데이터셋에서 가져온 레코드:
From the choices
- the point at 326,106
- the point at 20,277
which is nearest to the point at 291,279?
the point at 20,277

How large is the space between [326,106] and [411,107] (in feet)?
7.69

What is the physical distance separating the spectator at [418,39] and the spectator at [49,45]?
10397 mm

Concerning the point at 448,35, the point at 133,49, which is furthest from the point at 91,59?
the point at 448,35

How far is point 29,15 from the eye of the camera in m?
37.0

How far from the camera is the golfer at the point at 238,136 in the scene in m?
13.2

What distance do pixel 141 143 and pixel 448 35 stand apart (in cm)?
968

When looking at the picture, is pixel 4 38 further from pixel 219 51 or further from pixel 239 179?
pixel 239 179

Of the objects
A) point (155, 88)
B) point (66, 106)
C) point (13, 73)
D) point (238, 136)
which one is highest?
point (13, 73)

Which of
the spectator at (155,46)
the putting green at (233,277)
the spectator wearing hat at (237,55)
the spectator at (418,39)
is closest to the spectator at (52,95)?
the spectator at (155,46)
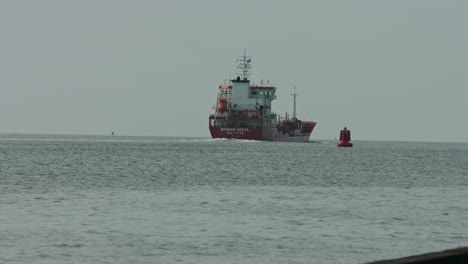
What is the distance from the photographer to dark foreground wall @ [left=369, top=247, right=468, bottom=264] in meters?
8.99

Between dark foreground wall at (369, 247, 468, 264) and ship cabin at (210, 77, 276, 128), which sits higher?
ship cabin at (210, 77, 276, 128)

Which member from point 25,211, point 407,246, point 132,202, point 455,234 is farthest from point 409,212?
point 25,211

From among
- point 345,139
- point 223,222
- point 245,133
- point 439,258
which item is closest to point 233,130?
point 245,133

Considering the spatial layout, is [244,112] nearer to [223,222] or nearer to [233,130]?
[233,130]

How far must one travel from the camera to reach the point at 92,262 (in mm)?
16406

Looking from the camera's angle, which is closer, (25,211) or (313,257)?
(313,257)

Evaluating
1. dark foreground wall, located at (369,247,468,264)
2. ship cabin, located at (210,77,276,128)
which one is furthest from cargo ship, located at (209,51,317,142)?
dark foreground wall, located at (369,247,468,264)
==
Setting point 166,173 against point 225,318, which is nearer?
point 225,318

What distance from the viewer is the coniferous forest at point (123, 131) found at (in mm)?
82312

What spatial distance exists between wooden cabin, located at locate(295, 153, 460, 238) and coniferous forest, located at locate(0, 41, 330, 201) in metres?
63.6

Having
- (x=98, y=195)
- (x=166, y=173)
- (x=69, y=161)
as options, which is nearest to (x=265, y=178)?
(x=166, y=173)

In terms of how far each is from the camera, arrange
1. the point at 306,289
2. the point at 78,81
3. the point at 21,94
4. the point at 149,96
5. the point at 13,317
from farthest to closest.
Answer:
...
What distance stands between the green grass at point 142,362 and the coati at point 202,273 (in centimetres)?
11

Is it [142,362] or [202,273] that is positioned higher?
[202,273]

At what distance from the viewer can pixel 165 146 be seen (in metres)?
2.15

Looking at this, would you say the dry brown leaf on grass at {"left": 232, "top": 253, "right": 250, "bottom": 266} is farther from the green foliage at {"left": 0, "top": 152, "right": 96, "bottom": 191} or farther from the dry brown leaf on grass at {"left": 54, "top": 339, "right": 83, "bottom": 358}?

> **문제 요구사항**
위 레코드에서 "At what distance"이 들어 있는 줄부터 "Looking at this, would"가 들어 있는 줄까지(두 줄 모두 포함)를 한 줄에 문자열 하나씩 대응하는 JSON 목록으로 정리하고, 빈 줄은 넣지 마세요.

> **예상 출력**
[
  "At what distance from the viewer can pixel 165 146 be seen (in metres)?",
  "2.15",
  "Looking at this, would you say the dry brown leaf on grass at {\"left\": 232, \"top\": 253, \"right\": 250, \"bottom\": 266} is farther from the green foliage at {\"left\": 0, \"top\": 152, \"right\": 96, \"bottom\": 191} or farther from the dry brown leaf on grass at {\"left\": 54, \"top\": 339, \"right\": 83, \"bottom\": 358}?"
]